Given two strings S1 and S2, both of which contain only lower case English alphabets, the goal is to reduce the number of operations required to make S1 contain only characters from S2, where any character of S1 can be converted to any other letter in each operation, and the cost of the operation is the difference between those two letters.

Examples:

Input: S1 = “abc”, S2 = “ad”
Output: 2

Explanation:
The first character of S1 doesn’t required to change, as character ‘a’ also present in S2.

The second character of S1 can be changed to ‘a’ as to make it ‘a’ needs 1 operation and to make it to ‘d’ needs 2 operations.

The third character of S1 can be changed to ‘d’ as to make it ‘a’ needs 2 operations and to make it to ‘d’ needs 1 operation.

So the minimum number of operations to make the string “abc” to “aad” it needs 2 operations.

Input: S1 = “aaa”, S2 = “a”
Output: 0
Explanation: S1 contains characters only present in S2.

Approach:

The goal is to determine the smallest number of operations required to convert each character in S1 to any of the characters in S2 that are the closest match. To address the problem, follow the instructions below:

Set a variable, say minOpr, to 0 to keep track of the very minimum of operations required.

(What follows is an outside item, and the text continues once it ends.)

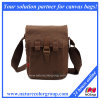 Men′s Small Canvas Casual Messenger Bag (MSB-024)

Using the variableiterate across the range [0, N1) and conduct the following steps:

  • Initialize a variable, say minOpr as 0 that stores the minimum number of operations required.
  • Iterate over the range [0, N1) using the variable and perform the following steps:
    • Check if the character S1[i] is present in the S2. If not present then continue with the iteration.
    • Iterate over the range [0, 26) using the variable j.
      • Check if S1[i] greater than S2[j] then find minimum of curMinOpr(S1[i] – S2[j]) and (26 – (S1[i]-‘a’) + (S2[j] – ‘a’)) and store the value in curMinOpr.
      • Else, find minimum of curMinOpr(S2[j] – S1[i]) and ((S1[i] – ‘a’) + (26 – (S2[j] – ‘a’))) and store the value in curMinOpr.
    • Update the value of minOpr to minOpr += curMinOpr.
  • Finally, print the value of minOpr.

Below is the implementation of the above approach:

// C++ program for the above approach
#include <bits/stdc++.h>
using namespace std;

// Function to find the minimum number of
// operations required to make string S1
// contains only characters from the string S2
void minOperations(string S1, string S2,
				int N1, int N2)
{
	// Stores the minimum of operations
	// required
	int minOpr = 0;

	for (int i = 0; i < N1; i++) {

		// Check character S1[i] is not
		// present in S2
		if (S2.find(S1[i]) != string::npos) {
			continue;
		}

		// Stores the minimum operations required
		// for the current character S1[i]
		int curMinOpr = INT_MAX;

		for (int j = 0; j < N2; j++) {

			// Check S1[i] alphabet is greater
			// than the S2[j] alphabet
			if (S1[i] > S2[j]) {

				// Find the minimum operations
				// required to make the
				// character S1[i] to S2[j]
				curMinOpr
					= min(curMinOpr,
						(min(S1[i] - S2[j],
							26 - (S1[i] - 'a')
								+ (S2[j] - 'a'))));
			}
			else {

				// Find the minimum operations
				// required to make the
				// character S1[i] to S2[j]
				curMinOpr = min(
					curMinOpr,
					(min(S2[j] - S1[i],
						(S1[i] - 'a')
							+ (26 - (S2[j] - 'a')))));
			}
		}

		// Update the value of minOpr
		minOpr += curMinOpr;
	}

	// Print the value of minOpr
	cout << minOpr << endl;
}

// Driver code
int main()
{
	string S1 = "abc", S2 = "ad";
	int N1 = S1.length(), N2 = S2.length();

	minOperations(S1, S2, N1, N2);

	return 0;
}

Output:

2

Time Complexity: O(N1 * N2) where N1 and N2 are the size of S1 and S2 respectively
Auxiliary Space: O(1)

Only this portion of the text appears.